- 小問 A -
以下の高校野球の記事について、次の問いに答えてください。
(i) 山梨学院の横山悠は何番打者ですか。
(ii) 同点ソロが生まれたときのカウントは何でしたか。
(iii) 京都国際のエース左腕の名前は何ですか。

- ページ抜粋 -
高校野球・夏の甲子園準々決勝(19日)
○山梨学院11―4京都国際●
待っていた。インコースの真っすぐだ。1点を追う二回無死。山梨学院の4番・横山悠は狙い球を気負うことなく引っ張った。白球は大きな弧を描き、レフトポール際に飛び込んだ。同点ソロ。歓声の中で、チームは息を吹き返した。
チェンジアップ2球とスライダーで、カウント2ボール1ストライクの場面。「4球続けて変化球はさすがにない」と読んだ。厳しいコースだったが、バットを最短距離で出し、腰をくるりと回してかっ飛ばした。これが公式戦初アーチ。「普段から内角を打つ技術を磨いてきた」と喜びをかみ締める一振りだった。
京都国際のエース左腕・西村一毅は一級品のチェンジアップを持つ。対策は低めのボール球を見切り、カウントを稼ぐ直球を仕留めること。言うはやすし、行うは難しだが、捕手らしい横山の割り切りと確かな技術がそれを可能にした。

- データ -
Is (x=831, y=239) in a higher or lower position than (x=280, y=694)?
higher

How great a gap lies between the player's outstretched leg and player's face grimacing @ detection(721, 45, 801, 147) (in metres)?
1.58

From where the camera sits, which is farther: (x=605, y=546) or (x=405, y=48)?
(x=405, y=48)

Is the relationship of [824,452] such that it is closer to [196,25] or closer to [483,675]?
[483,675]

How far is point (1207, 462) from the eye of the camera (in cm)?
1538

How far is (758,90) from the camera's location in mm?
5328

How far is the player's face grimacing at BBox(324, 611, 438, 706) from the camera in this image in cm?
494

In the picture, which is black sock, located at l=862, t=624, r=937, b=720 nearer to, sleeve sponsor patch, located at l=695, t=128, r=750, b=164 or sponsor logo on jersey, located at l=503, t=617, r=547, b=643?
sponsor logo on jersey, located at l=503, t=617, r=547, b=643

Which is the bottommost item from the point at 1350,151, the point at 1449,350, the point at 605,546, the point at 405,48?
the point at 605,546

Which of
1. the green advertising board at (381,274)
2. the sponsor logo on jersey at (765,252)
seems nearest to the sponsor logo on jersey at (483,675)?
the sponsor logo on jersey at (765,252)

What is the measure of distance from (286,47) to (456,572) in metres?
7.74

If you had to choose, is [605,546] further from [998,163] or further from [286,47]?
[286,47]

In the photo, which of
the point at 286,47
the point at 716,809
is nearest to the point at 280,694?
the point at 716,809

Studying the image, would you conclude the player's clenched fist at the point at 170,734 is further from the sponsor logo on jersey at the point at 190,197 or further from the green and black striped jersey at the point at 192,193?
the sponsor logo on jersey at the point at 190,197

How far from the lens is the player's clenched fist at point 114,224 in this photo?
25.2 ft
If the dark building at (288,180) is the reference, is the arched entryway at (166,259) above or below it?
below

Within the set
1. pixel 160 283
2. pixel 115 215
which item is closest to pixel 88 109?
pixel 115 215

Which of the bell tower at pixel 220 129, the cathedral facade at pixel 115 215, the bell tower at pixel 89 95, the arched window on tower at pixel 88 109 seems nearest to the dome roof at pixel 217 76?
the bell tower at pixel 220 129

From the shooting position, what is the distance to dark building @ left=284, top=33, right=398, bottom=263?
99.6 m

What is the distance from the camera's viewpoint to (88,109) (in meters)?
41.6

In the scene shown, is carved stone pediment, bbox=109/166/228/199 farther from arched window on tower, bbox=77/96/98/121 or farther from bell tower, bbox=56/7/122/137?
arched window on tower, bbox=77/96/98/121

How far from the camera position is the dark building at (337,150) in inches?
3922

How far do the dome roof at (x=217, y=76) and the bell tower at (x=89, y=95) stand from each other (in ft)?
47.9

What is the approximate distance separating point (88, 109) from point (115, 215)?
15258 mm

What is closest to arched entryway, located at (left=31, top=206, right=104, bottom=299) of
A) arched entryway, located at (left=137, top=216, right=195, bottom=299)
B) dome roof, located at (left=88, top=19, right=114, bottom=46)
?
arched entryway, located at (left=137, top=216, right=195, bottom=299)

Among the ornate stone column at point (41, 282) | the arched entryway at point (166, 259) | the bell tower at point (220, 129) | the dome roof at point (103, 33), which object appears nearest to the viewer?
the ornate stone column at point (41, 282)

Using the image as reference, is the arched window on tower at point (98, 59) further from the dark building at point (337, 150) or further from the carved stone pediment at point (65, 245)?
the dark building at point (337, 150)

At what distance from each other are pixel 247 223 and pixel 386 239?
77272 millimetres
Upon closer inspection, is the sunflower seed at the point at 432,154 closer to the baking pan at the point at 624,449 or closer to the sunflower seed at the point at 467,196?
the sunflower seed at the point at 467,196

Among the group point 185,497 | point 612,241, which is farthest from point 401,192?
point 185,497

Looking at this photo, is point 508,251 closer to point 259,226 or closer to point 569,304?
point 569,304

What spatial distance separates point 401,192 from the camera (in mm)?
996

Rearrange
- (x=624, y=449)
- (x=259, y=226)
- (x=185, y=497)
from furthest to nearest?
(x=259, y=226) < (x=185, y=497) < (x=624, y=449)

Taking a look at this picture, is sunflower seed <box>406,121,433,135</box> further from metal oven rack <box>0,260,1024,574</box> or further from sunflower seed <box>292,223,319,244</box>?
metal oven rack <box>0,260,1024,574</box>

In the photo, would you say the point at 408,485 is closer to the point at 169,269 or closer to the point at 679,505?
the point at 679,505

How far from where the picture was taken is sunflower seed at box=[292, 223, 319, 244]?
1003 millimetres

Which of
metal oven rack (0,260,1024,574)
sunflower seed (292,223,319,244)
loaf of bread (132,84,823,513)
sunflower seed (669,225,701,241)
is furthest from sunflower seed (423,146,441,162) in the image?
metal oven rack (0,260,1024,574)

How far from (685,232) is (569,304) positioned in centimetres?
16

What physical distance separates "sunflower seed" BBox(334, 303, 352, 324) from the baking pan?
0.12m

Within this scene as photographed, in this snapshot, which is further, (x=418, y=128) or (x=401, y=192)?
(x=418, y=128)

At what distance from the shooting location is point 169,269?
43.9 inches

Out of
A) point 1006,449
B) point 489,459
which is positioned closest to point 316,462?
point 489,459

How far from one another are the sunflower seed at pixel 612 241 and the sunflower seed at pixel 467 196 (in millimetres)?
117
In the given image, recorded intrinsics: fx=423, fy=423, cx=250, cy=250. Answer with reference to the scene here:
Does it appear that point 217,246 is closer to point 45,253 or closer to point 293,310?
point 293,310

- 小問 B -
上の行から、文字列「Among」を含む行をすべて抜き出してください。大文字と小文字は区別されます。

- 解答例 A -
(i) 4番
(ii) 2ボール1ストライク
(iii) 西村一毅

- 解答例 B -
Among the ornate stone column at point (41, 282) | the arched entryway at point (166, 259) | the bell tower at point (220, 129) | the dome roof at point (103, 33), which object appears nearest to the viewer?
Among the group point 185,497 | point 612,241, which is farthest from point 401,192?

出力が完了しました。